In relation to my work, data suggests epigenetic regulation by ATPase dependent chromatin remodelling to be specifically crucial in cellular differentiation, especially for neural tissue. As an example, Chd1-deficient embryonic stem cells have been shown to be no longer pluripotent, because they are incapable to give rise to
primitive endoderm with a high propensity for neural differentiation. Furthermore, Chd1 is required for efficient reprogramming of fibroblasts to the pluripotent stem cell state. These results indicate that Chd1 is essential for open chromatin and pluripotency of embryonic stem cells and for somatic cell reprogramming to the pluripotent state (Gaspar-Maia et al, 2009).

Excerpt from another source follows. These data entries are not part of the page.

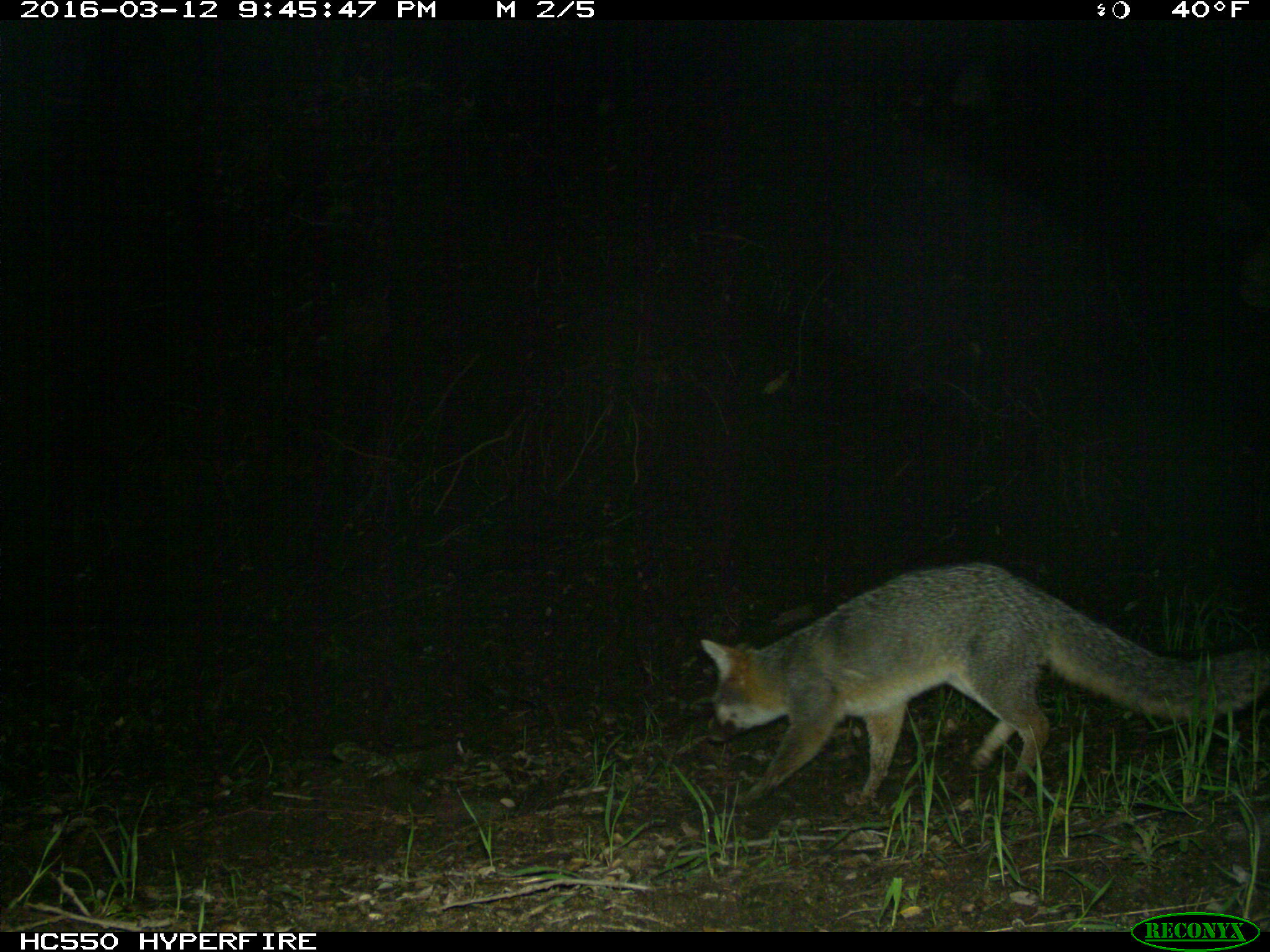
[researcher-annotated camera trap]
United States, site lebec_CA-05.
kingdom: Animalia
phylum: Chordata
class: Mammalia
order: Carnivora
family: Canidae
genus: Urocyon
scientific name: Urocyon cinereoargenteus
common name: gray fox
Urocyon cinereoargenteus (gray fox).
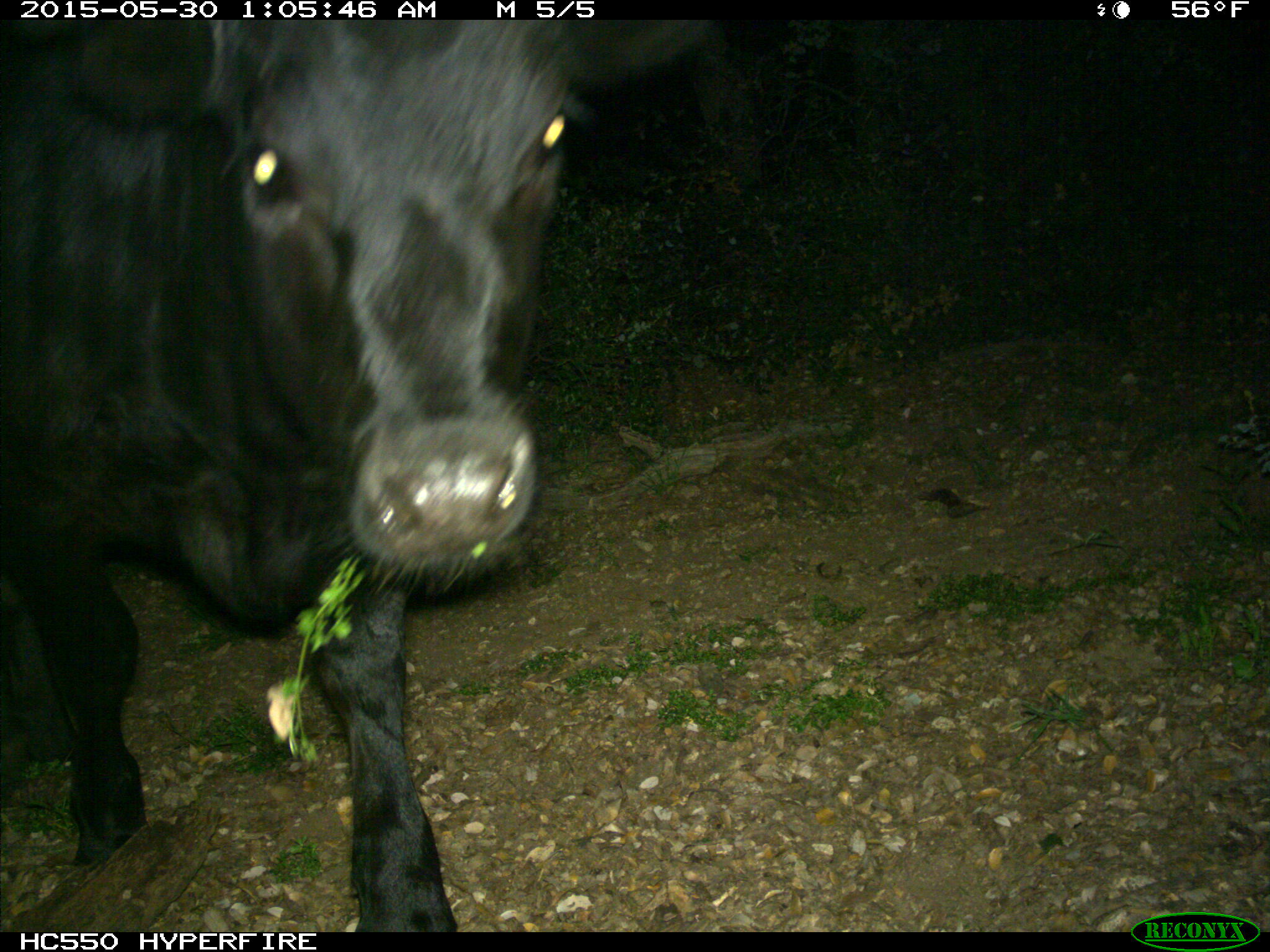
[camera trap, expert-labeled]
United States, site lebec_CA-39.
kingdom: Animalia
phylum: Chordata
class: Mammalia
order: Artiodactyla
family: Bovidae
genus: Bos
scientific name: Bos taurus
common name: domestic cow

A recent study revealed an evolutionarily conserved role for CHD7, which was identified to orchestrate neural crest gene expression programs, which provides insights into the synergistic control of distal elements by chromatin remodelers and illuminated the patho-embryology of the CHARGE syndrome. The CHARGE syndrome is a sporadic, autosomal dominant disorder characterized by malformations of the craniofacial structures, peripheral nervous system, ears, eyes, and heart. This observation is suggested to represent a broader function for CHD7 in the regulation of cell motility (Bajpai et al, 2010).
A further interesting syndrome that links epigenetic regulation in neural development with disease formation is the Mowat-Wilson syndrome (MWS). MWS is caused by Sip1 mutations. It was shown that aberrant Sip1 protein is unable to recruit NuRD/CHD4. This defective NuRD/CHD4 recruitment due to mutant human Sip1 can be a MWS-causing mechanism (Verstappen et al, 2008). MWS is characterized by a number of health defects including delayed growth and motor development, congenital heart disease, genitourinary anomalies and absence of the corpus callosum, mental retardation, and Hirschsprung’s disease. Hirschsprung’s disease arises when ganglion nerve cells in the gut fail to develop and mature correctly. Considering these human developmental defects, MWS could consequently be understood as a clinical representation of a disorder in the epigenetic regulatory mechanism by CHD4/Sip1, which I describe in this work.
During the last years, these examples demonstrated that epigenetic regulation of cell differentiation revealed promising opportunities in medical applications. The study of epigenetic mechanism for cell (re-)programming and cellular differentiation in developmental model organism are crucial steps to understand how cells can be modulated for the benefit of patients. The knowledge of the basic mechanism of epigenetic regulation during cellular differentiation and (re-)programming has been acquired by basic research in model organisms like Xenopus.
Concluding, in reference to the introduction, epigenetic cell modification has a high potential to serve as useful tools for medical applications. Epigenetically enhanced (re-)programming of iPSCs could overcome the problems of hESCs to study diseased cells for pathological studies, drug screening, and regenerative medical approaches.